TIL, 2017-03-17, RubyconfPH Day 1
RubyConfPH 2017 First Day
Bobbilee Hartman/Dylan Wolff: Fostering Jr. Dev Talk
- Culture:
- Whole team needs to be on board.
- Making mistakes is okay.
- Senior are proactive about checking in. They (junior) might be embarrassed about asking. You (senior) have to show that they (junior) are worth their time.
- Share other interests, not just all work, all the time.
- Open and honest communication. Speaker said that she was having a hard time figuring out ember, and when she opened up the other devs said they had a hard time too.
- Ownership of a discrete feature: Giving them a responsibility/own a feature (while reinforcing that its okay to ask sr. what to do.)
- Jrs. leading standup/meetings. When they have that kind of responsibility, they feel like they deserve to be ther.
- Jrs. representing their company at meetups.
- Support
- Pairing: Not always, but it can work, switch people up so they are not always paired with the same person always.
- Don’t let them isolate themselves. Sometimes they are overwhelmed, don’t allow that to happen.
- Training/conference budget.
- Learning lab. 2 meetings, one with product manager and one with engineer and ask whatever.
- Keep them focused on their own growth. They should not compare themselves with others, especially when they are learning with people more senior than them.
- Regularly scheduled one-on-ones (about once a month)—super helpful, get feedback on how they are doing.
- Code reviews—consistently review code.
- Encourage juniors to “timebox” any problems.
- “How difficult is this question?” If they have a question, it has a number (1-10 1 easy 10 hard). If they ask a question, sr. can say “ah yeah that is a 10, it’s a hard problem, I’ll think of a solution later then chat with you about it” or “that’s a 2 or 3, you can solve that if you google it a bit”
Netto Farah - Challenges with API
- Multiple clients with different access patterns - iOS wants to download a lot at once jic no connection, web app assumes you have a decent net connection
- API must be granular—more endpoints, or heavier response/json on the endpoints
- Soundcloud blog/microservices— 30 api calls to render a track one (not really productive)
- Documentation/conventions—Documentation is seen as “duplication” and you need to be disciplined to keep it updated with the code
- GraphQL - A language specification for defining APIs
- Describe your data in types:
- Problem GraphQL API as an integration layer for multiple (not so micro) services and front-ends
type Rubygem {
name: String
downloads: Int
versions: [ Int ]
}
Konstantin Hasse - Magenta is a Lie
- Anything that is in the world when you’re born is normal and ordinary and is just a natural part of the way the world works.
- Anything that’s invented between when you’re fifteen and thirty-five is new and exciting and revolutionary and you can probably get a career in it.
- Anything invented after you’re thirty-five is against the natural order of things.
- Abstractions occur only in your mind. Abstraction is the basis of Computer Science. Without abstractions, every software development talk would start with explaining with flowing electrons.
- Colors of the Rainbow - “as many as you can see”.
- Good rules make good programs.
- “Don’t abstract things too early.
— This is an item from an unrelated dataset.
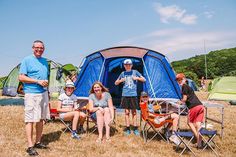 a group of people standing around a blue tent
Duplication is far easier to deal with the wrong abstraction.”
- Strong external abstractions allow weak internal abstractions
- Things we invent that exist in our mind: types, inheritance, composition, type hierarchies, mixins…
- Most attacks rely on switching up and down abstraction levels. Ex: heartbleed, it worked on the assumption that users use the same password for different sites.
- Business logic - Only exists in our minds. OOP—none of this actually exist, they are just concepts in our mind. They are not inherent to how we perceive the world.
- UI elements only exist in our minds, we are just relying on the fact that people will understand what these things look like alone or in combination.
Lightning Talkz (with a Z)
- CodeCuriosity
- 1 + 2 + 3 + 4 solution.
- Always search for a gem with the word gem
- Repeat what the guy is saying in you head and look at their forehead if you don’t want to look at their eyes.